#### THE PROBLEM:
Reproduce the records word for word, everything from the line containing "Which particular item" down to the line containing "Answer: the point", both of those lines included. Leave the pictures out of your copy.

╭─ DATA ROWS

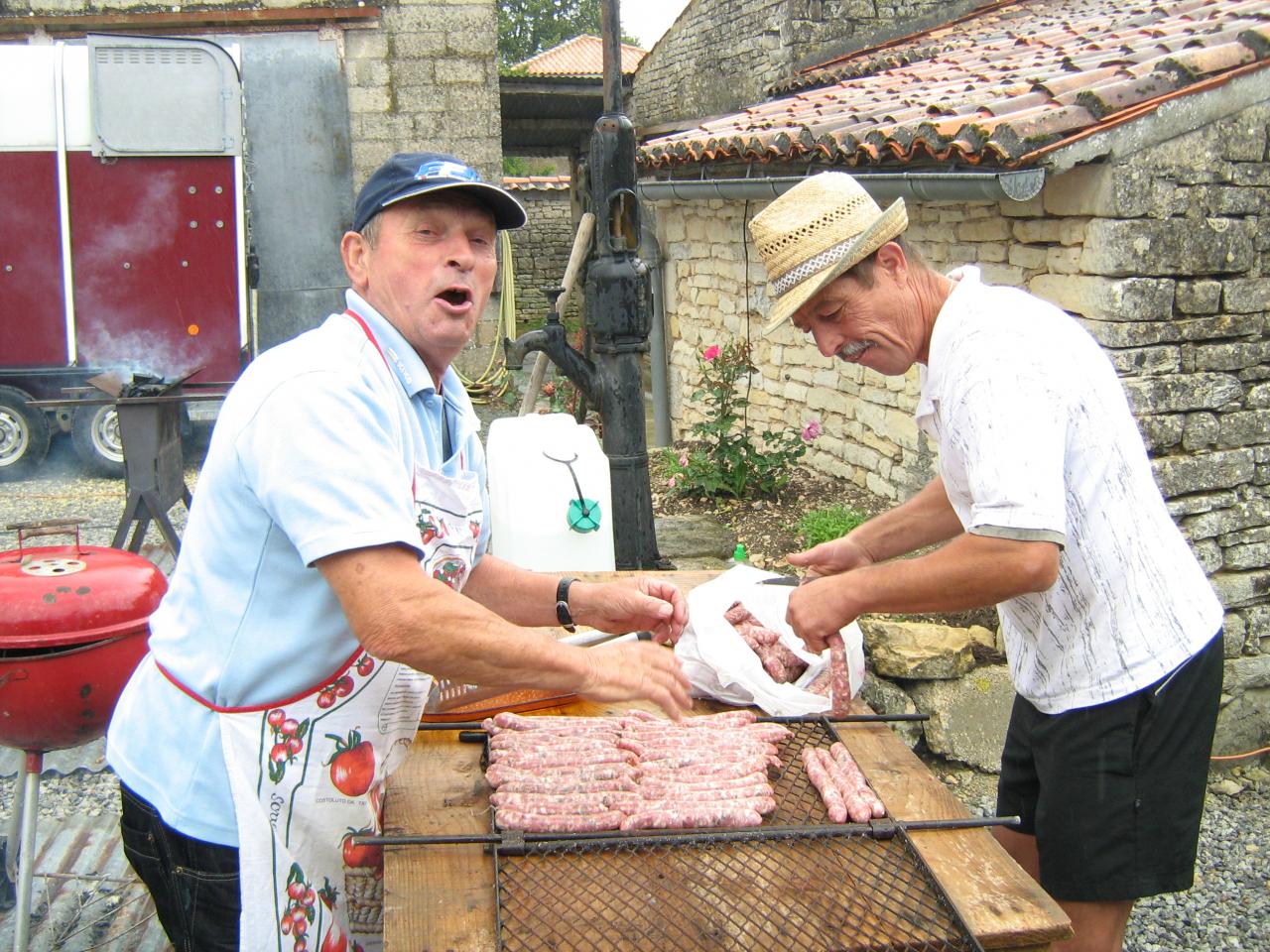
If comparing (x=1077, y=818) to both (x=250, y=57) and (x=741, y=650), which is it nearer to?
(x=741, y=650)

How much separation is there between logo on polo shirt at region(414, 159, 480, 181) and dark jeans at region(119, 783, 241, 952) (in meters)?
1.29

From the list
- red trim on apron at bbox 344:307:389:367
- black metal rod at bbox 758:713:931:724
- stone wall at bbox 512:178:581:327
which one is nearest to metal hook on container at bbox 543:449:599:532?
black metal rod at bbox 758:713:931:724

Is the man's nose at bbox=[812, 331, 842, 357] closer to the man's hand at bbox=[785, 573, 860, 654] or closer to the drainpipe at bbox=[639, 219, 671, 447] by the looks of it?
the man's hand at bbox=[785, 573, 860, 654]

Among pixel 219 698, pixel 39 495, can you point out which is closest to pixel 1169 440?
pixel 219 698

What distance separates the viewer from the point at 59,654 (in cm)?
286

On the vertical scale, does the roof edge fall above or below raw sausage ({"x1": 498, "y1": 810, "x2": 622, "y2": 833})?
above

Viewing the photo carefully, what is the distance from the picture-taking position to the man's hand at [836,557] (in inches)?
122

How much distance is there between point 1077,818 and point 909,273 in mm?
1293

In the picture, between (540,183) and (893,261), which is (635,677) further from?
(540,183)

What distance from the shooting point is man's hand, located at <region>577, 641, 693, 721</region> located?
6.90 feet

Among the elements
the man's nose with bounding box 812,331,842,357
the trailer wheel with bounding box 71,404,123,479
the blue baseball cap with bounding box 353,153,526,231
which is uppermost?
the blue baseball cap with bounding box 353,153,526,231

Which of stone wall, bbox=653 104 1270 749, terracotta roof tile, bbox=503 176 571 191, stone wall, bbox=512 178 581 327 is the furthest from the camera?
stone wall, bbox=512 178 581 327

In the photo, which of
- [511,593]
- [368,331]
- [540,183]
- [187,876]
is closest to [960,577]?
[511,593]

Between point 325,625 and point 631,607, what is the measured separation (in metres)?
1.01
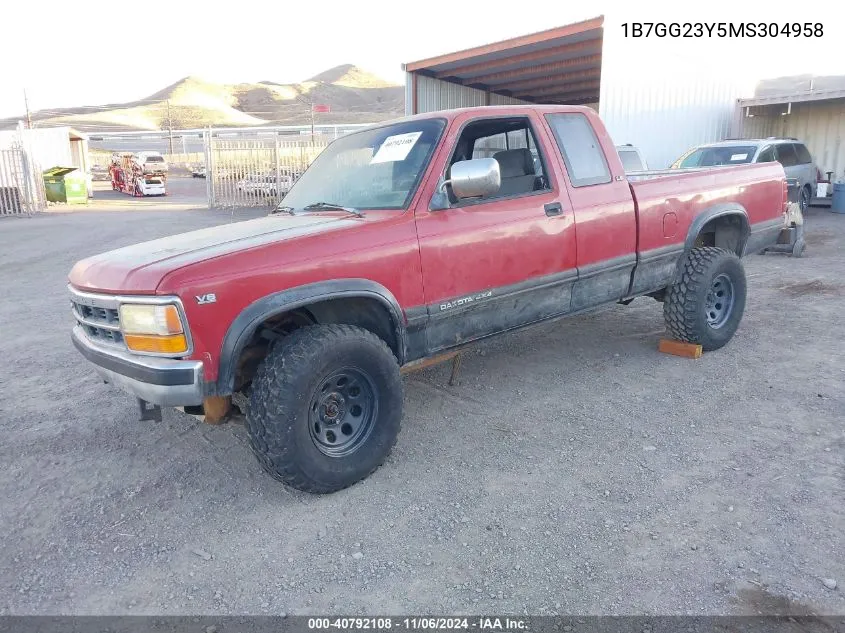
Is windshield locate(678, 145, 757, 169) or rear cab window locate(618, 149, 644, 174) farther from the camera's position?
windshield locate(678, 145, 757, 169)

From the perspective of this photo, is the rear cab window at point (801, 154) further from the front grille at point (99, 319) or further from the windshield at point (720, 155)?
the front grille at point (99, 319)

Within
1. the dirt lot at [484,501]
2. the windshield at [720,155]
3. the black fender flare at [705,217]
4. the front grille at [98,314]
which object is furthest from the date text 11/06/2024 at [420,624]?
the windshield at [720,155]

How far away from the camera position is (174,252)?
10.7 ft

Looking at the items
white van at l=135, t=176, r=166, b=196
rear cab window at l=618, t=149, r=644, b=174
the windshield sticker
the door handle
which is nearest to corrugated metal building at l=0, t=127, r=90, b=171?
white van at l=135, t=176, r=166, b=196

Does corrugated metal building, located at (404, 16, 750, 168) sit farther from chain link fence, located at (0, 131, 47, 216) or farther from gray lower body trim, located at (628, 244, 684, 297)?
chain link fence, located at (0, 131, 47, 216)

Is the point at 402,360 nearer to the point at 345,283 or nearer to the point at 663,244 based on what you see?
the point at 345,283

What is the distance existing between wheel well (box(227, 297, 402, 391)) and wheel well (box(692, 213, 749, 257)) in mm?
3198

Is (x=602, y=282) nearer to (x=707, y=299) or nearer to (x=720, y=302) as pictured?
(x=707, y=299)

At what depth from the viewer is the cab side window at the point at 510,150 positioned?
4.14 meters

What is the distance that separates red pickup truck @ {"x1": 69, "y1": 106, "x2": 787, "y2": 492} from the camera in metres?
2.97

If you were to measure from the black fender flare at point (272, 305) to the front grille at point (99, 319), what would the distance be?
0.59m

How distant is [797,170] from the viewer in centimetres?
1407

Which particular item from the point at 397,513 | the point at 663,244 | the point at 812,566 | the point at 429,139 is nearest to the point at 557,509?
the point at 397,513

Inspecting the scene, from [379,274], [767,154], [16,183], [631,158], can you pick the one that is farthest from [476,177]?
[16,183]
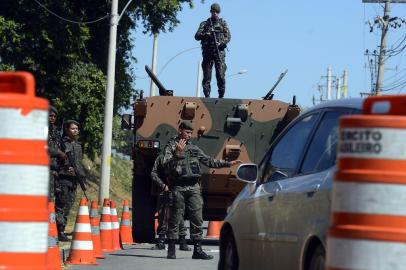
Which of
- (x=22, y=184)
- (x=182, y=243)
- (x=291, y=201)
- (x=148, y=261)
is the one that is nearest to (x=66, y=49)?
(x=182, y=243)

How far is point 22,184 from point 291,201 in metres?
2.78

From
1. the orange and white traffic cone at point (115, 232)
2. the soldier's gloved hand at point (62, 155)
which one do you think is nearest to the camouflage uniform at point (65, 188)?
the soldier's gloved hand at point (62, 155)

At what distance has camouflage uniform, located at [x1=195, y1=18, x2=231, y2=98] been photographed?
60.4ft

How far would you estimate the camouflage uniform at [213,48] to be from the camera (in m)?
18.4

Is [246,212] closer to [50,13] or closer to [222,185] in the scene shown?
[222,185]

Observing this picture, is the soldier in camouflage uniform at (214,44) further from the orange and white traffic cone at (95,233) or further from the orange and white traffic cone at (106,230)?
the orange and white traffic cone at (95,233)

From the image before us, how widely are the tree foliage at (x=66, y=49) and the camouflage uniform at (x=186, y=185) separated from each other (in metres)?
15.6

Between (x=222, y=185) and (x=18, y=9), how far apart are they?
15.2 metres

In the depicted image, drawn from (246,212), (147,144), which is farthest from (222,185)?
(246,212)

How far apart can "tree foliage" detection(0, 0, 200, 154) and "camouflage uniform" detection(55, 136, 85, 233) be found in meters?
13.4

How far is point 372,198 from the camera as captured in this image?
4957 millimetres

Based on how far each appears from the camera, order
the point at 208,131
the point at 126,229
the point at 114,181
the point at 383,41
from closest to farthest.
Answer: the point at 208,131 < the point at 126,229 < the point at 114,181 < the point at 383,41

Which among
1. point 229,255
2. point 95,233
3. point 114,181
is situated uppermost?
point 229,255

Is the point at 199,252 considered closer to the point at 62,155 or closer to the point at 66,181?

╰─

#### FINAL ANSWER:
Which particular item from the point at 397,513 | the point at 663,244 | the point at 812,566 | the point at 429,139 is nearest to the point at 557,509?
the point at 397,513

Inspecting the scene, from [379,274], [767,154], [16,183], [631,158], can you pick the one that is farthest from [476,177]?
[16,183]
Which of
- (x=22, y=184)
- (x=182, y=243)
- (x=291, y=201)
- (x=148, y=261)
is the one that is nearest to (x=66, y=49)?
(x=182, y=243)

How far is point 22,184 from point 291,201 in metres?
2.78

From
1. the orange and white traffic cone at point (115, 232)
2. the soldier's gloved hand at point (62, 155)
which one do you think is nearest to the camouflage uniform at point (65, 188)?
the soldier's gloved hand at point (62, 155)

At what distance has camouflage uniform, located at [x1=195, y1=18, x2=231, y2=98] been photographed?
60.4ft

How far would you estimate the camouflage uniform at [213,48] to be from the camera (in m)?
18.4

Is [246,212] closer to [50,13] or closer to [222,185] in the scene shown?
[222,185]

Observing this picture, is the soldier in camouflage uniform at (214,44) further from the orange and white traffic cone at (95,233) or further from the orange and white traffic cone at (106,230)?
the orange and white traffic cone at (95,233)

From the image before us, how widely are the tree foliage at (x=66, y=49) and the camouflage uniform at (x=186, y=185) separated from each other (in metres)?
15.6

Between (x=222, y=185) and (x=18, y=9), how far apart are they?
15.2 metres

In the depicted image, drawn from (246,212), (147,144), which is farthest from (222,185)?
(246,212)

How far apart can "tree foliage" detection(0, 0, 200, 154) and "camouflage uniform" detection(55, 136, 85, 233) be found in meters?
13.4

How far is point 372,198 from the camera as captured in this image?
4957 millimetres

Based on how far each appears from the camera, order
the point at 208,131
the point at 126,229
the point at 114,181
the point at 383,41
from closest to farthest.
Answer: the point at 208,131 < the point at 126,229 < the point at 114,181 < the point at 383,41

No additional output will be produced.